Enterprise AI systems are increasingly expected to handle complex, multistep decisions over extended periods, but most benchmarks focus on short, well-scoped tasks. A new research benchmark called RetailBench aims to close that gap by testing large language model (LLM) agents in a realistic, data-grounded retail simulation spanning 180 days.
What RetailBench Simulates
According to the paper published on arXiv, RetailBench models a single-store supermarket as a partially observable decision process. Agents must manage pricing, replenishment, supplier selection, shelf assortment, inventory aging, customer feedback, external events, and cash-flow constraints — all while operating under a thousand-day-scale simulation capability.
The benchmark is designed to measure long-horizon reasoning and coherent decision making, which are critical for applications in supply chain and retail operations. The environment is data-grounded, meaning decisions are tied to realistic inventory and financial dynamics.

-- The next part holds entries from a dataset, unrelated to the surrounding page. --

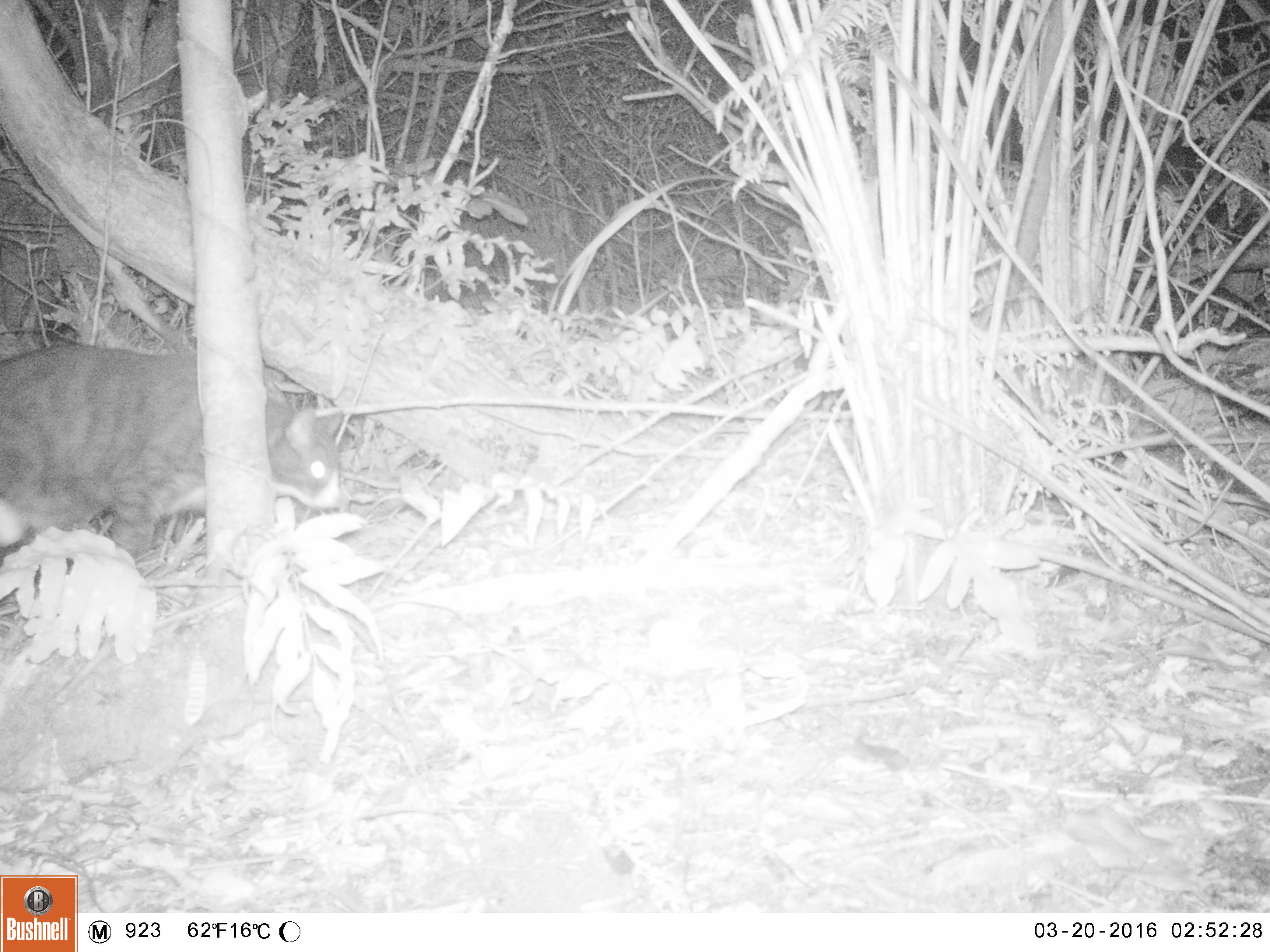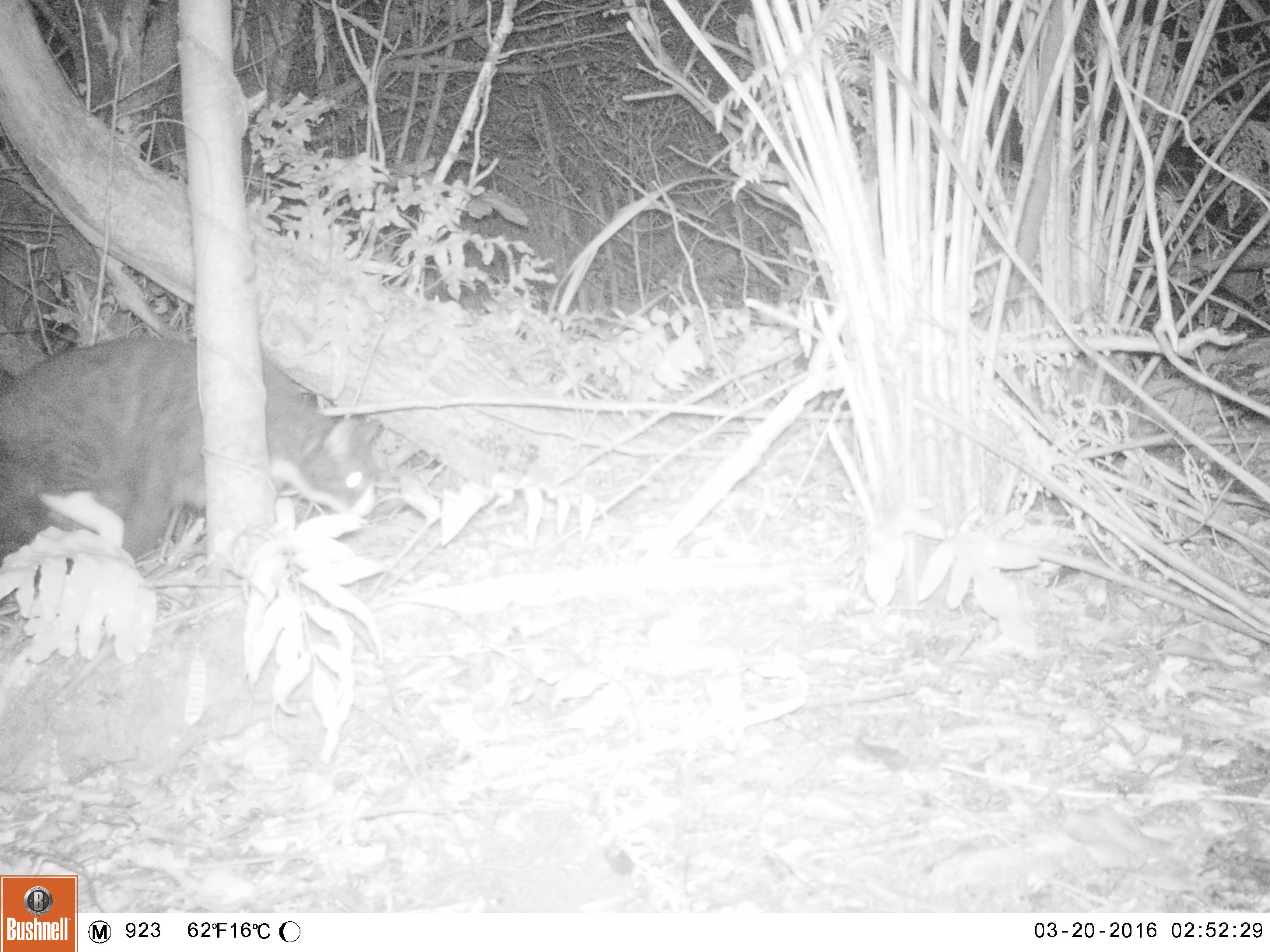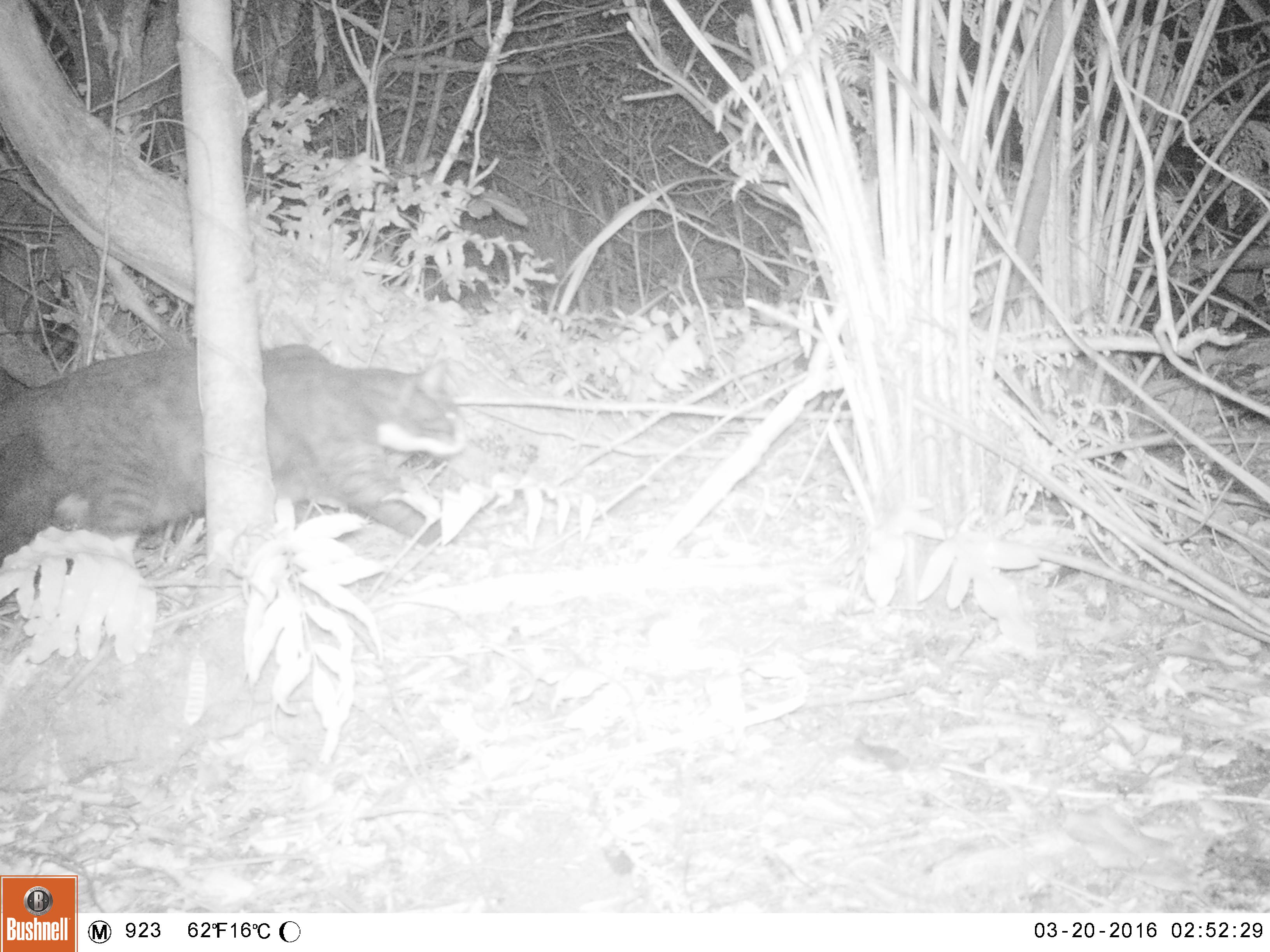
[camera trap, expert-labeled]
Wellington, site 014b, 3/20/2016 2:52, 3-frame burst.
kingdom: Animalia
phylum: Chordata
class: Mammalia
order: Carnivora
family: Felidae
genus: Felis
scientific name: Felis catus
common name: cat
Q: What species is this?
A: Cat (Felis catus).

| Decision Area | Description |
|---|---|
| Pricing | Setting product prices dynamically |
| Replenishment | Ordering stock from suppliers |
| Supplier Selection | Choosing among multiple vendors |
| Shelf Assortment | Deciding which products to display |
| Inventory Aging | Managing perishable and non-perishable goods |
| Customer Feedback | Reacting to ratings and complaints |
| External Events | Adapting to holidays, weather, or disruptions |
| Cash Flow | Ensuring sufficient liquidity for operations |
How LLMs Performed
The researchers evaluated seven contemporary LLMs under representative agent frameworks over a 180-day evaluation horizon. They compared results against a privileged oracle policy that has full knowledge of the environment.

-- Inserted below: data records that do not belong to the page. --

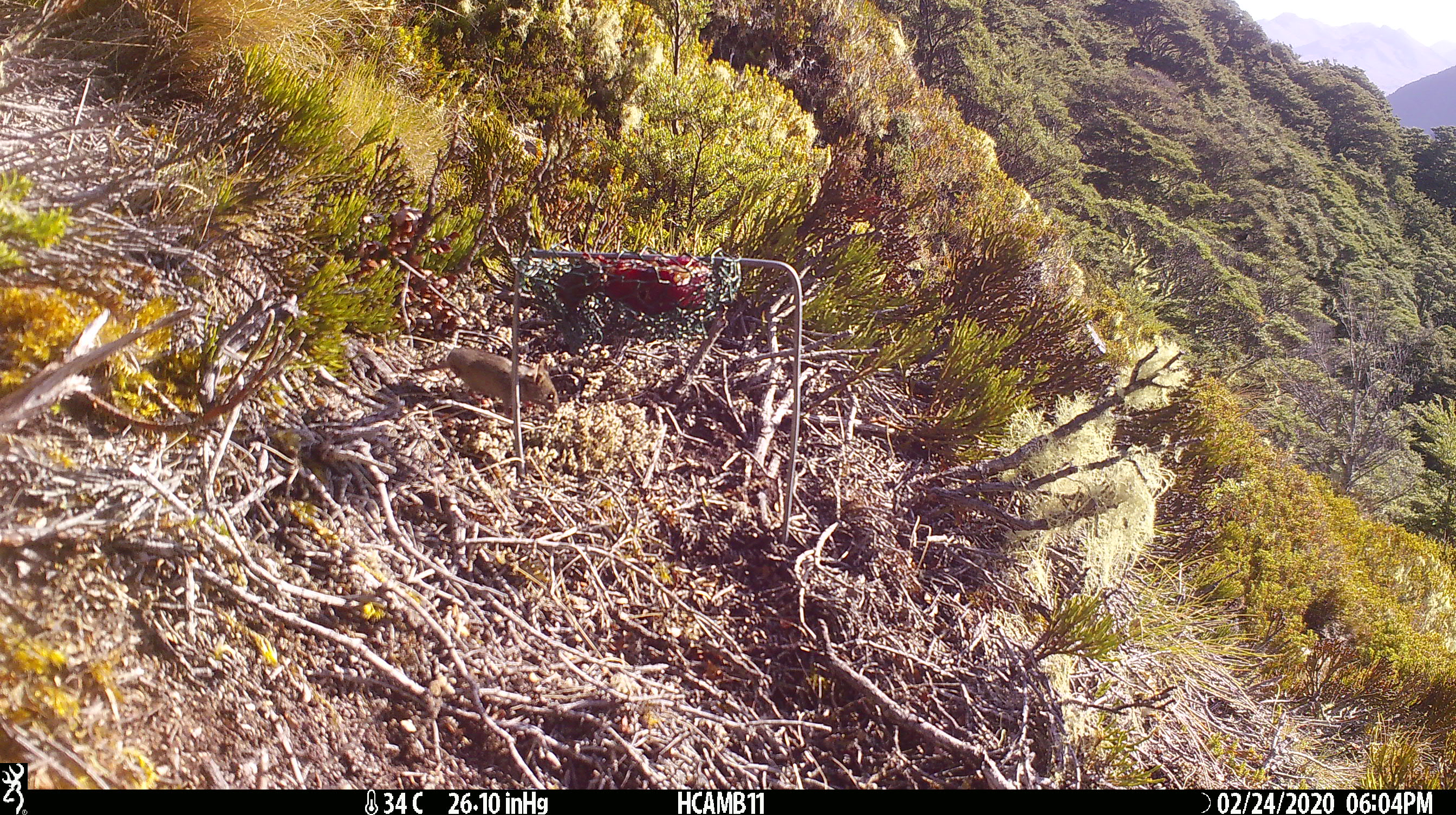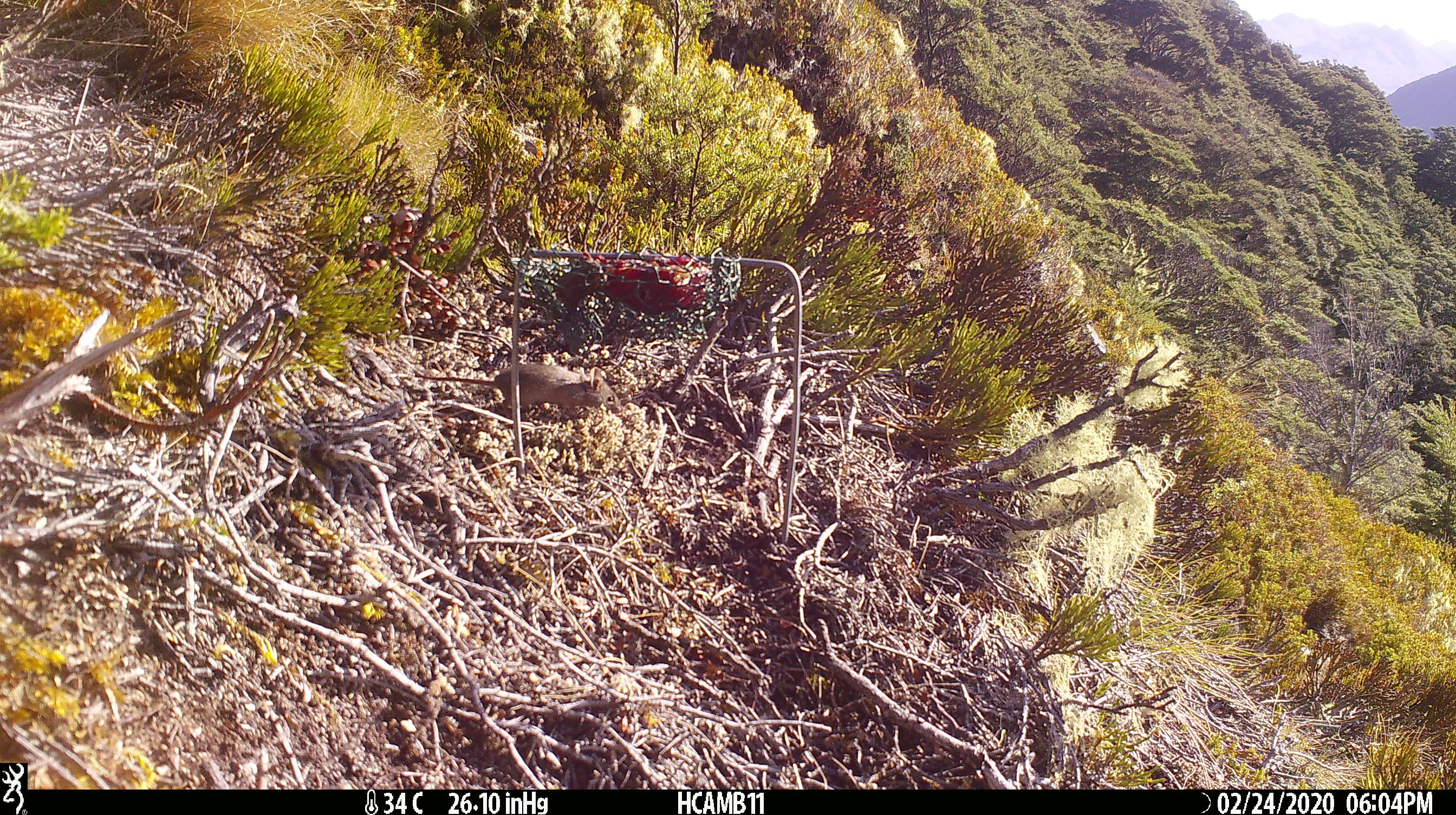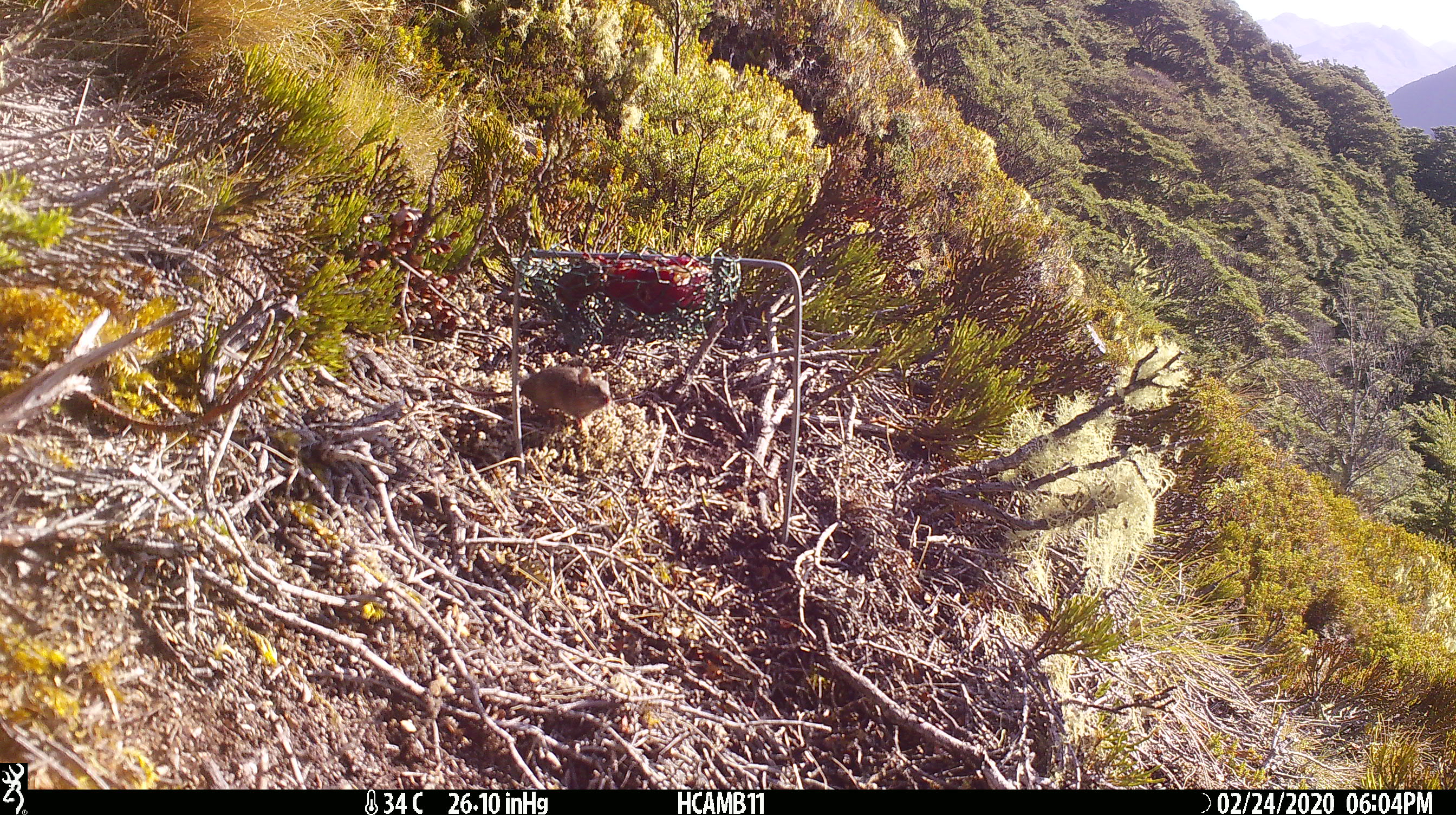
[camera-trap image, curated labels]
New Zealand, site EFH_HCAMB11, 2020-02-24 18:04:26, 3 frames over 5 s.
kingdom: Animalia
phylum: Chordata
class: Mammalia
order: Rodentia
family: Muridae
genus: Mus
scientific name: Mus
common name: mouse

The findings, as reported in the paper, show substantial variation across models. Only a small subset of LLMs survived the full evaluation horizon without bankruptcy or major failure. Even the strongest LLM run remained substantially behind the oracle policy in both final net worth and sales outcomes.
Behavioral Shortcomings
Through behavioral analysis, the authors identified three main reasons for the performance gap:
- Incomplete evidence acquisition: Agents failed to gather sufficient information before making decisions.
- Surface-level decision making: Agents relied on shallow heuristics rather than deep analysis.
- Lack of a consistent long-horizon policy: Strategies changed erratically over time, undermining cumulative performance.
These findings highlight that current LLM agents still struggle with sustained autonomous decision making in economically grounded environments, according to the paper.
Implications for Enterprise AI
For enterprise technology leaders evaluating AI for supply chain or retail automation, RetailBench provides a controlled testbed for studying reliable autonomy. The benchmark's focus on long-horizon reasoning is directly relevant to inventory optimization, demand forecasting, and financial planning.
The paper suggests that developing agents capable of coherent multi-step decisions under uncertainty remains an open challenge. Until LLMs can match oracle-level performance in such simulations, human oversight will likely remain necessary for critical retail and supply chain decisions.
RetailBench is available under a CC0 license (public domain), making it freely accessible for research and development. The code, data, and media are linked from the arXiv paper, allowing organizations to reproduce the experiments or extend the benchmark to their own use cases.